Optional Parameters:

name	description	default
Region	The AWS region of the bucket to authenticate against	`us-east-1`
File Mode	The file read mode. Setting the file mode to `Binary` will read content as a byte vector. When reading a file as `text`, data will be read as strings and be split on newlines. Each string vector represents a single line. Note that reading as `Binary` will work for both text and binary data, but reading as `Text` will only work for text data.	`Binary`
Offset	A byte or character offset to start reading at.	`0`
Chunking	Splits file into smaller batches. `Auto` will read file size and determine if it should be chunked.	`Auto`
Chunk Size	File size of chunks when chunking is enabled.	`1MB`
Use Authentication	Enable Kubernetes secret authentication.	No
Kubernetes Secret*	The name of a Kubernetes secret to authenticate with Azure Cloud Storage.

* If Use Authentication is enabled.

Amazon S3 Authentication

To access private buckets or files, a Kubernetes secret needs to be created that contains valid AWS credentials. This secret needs to be created in the same namespace as the kdb Insights Enterprise install. The name of that secret is then used in the Kubernetes Secret field when configuring the reader.

To create a Kubernetes secret containing AWS credentials:

kubectl create secret generic --from-file=credentials=<path/to/.aws/credentials> <secret-name>

Where <path/to/.aws/credentials> is the path to an AWS credentials file, and <secret-name> is the name of the Kubernetes secret to create.

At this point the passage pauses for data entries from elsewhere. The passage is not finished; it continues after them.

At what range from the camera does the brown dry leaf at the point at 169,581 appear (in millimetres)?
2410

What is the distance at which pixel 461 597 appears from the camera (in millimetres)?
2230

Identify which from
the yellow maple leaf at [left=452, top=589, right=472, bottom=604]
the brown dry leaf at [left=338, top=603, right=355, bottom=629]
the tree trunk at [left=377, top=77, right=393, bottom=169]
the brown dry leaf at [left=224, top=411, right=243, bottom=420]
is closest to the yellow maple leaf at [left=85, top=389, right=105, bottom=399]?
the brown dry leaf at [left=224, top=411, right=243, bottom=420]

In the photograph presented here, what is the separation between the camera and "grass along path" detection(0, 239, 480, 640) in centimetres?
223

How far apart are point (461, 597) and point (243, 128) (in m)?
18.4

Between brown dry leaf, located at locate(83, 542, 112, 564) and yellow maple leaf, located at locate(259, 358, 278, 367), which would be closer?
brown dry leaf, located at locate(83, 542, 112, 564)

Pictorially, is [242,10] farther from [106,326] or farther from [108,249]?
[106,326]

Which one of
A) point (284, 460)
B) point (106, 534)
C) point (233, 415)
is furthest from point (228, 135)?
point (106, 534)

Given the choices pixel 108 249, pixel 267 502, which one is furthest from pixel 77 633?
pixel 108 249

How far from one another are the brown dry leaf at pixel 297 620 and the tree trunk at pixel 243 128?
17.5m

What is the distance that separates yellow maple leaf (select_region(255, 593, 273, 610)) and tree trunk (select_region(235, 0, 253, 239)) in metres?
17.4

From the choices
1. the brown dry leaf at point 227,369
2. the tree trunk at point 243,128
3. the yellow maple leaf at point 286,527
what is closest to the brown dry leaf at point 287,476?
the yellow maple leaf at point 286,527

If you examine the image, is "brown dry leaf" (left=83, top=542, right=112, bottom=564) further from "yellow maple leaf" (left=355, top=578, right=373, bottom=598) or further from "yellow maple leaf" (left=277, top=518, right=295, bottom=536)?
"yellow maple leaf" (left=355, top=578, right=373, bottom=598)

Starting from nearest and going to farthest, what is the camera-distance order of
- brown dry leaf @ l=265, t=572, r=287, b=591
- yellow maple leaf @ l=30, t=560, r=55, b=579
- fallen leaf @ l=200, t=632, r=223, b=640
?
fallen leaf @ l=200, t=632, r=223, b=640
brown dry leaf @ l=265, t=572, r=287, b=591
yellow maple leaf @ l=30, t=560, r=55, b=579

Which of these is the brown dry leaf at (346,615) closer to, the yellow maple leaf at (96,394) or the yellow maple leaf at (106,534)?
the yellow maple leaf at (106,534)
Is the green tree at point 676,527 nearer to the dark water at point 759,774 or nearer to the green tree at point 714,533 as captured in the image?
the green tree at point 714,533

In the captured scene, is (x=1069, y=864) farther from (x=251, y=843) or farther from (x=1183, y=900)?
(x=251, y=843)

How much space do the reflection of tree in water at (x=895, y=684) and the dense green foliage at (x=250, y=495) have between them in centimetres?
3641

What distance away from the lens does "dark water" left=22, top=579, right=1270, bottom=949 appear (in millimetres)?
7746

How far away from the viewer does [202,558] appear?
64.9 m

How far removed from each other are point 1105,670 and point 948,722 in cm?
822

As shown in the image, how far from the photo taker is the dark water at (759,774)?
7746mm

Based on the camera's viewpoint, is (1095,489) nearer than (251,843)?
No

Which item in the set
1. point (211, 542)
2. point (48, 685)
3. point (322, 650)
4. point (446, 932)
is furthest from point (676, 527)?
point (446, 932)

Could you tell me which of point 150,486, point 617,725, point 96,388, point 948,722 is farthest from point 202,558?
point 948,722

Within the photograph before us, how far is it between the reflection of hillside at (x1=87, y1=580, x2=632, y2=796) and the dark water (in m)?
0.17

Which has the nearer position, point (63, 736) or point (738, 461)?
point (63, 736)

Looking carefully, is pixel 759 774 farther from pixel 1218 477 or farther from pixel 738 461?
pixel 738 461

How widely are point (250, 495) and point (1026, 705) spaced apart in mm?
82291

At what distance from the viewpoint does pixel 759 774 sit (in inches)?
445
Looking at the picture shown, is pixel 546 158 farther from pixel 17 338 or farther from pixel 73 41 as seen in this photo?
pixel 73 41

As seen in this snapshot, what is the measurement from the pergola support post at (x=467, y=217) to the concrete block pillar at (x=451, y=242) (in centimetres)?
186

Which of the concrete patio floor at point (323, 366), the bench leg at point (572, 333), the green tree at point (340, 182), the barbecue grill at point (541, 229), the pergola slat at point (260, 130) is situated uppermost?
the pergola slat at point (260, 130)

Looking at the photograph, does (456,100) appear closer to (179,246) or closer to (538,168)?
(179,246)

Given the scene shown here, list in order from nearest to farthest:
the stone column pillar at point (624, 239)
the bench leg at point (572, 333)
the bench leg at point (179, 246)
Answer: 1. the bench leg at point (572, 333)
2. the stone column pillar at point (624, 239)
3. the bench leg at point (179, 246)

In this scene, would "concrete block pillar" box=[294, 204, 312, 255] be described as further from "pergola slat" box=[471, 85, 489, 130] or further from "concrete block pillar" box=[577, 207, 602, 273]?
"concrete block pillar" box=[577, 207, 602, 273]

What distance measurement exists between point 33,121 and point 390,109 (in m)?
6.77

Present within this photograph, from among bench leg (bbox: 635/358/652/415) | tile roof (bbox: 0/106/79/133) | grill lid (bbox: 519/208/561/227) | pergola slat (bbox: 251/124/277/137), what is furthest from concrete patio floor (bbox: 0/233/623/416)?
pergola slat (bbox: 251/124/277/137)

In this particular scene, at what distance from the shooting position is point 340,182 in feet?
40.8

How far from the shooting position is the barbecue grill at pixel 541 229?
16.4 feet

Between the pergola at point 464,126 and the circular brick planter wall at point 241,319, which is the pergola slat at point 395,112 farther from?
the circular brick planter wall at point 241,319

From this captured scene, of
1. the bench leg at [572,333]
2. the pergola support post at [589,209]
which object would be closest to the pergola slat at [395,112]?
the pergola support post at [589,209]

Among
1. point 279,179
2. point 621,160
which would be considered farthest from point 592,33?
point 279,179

Note that this only needs to be done once, and each subsequent usage of the Amazon S3 reader can re-use the same Kubernetes secret.

PostgreSQL

Execute a query on a PostgreSQL database

PostgreSQL reader properties

See APIs for more details

q API: .qsp.read.fromPostgres • Python API: kxi.sp.read.from_postgres

Required Parameters:

name	description	default
Server	The hostname of the database to issue a query against.
Port	The port to use for connecting to the database server.
Database	The name of the database to issue a query against in the target server.
Query	An SQL query to issue against the target database for pulling data into the pipeline.

Optional Parameters:

name	description	default
Username	The user account to use when establishing a connection to a PostgreSQL server. Note that if the username is provided, a password prompt will appear during deploy time.

SQL Server

Execute a query on a SQL Server database

SQL Server reader properties

See APIs for more details

q API: .qsp.read.fromSQLServer • Python API: kxi.sp.read.from_sql_server

Required Parameters:

name	description	default
Server	The hostname of the database to issue a query against.
Port	The port to use for connecting to the database server.
Database	The name of the database to issue a query against in the target server.
Query	An SQL query to issue against the target database for pulling data into the pipeline.

Optional Parameters:

name	description	default
Username	The user account to use when establishing a connection to SQL Server instance. Note that if the username is provided, a password prompt will appear during deploy time.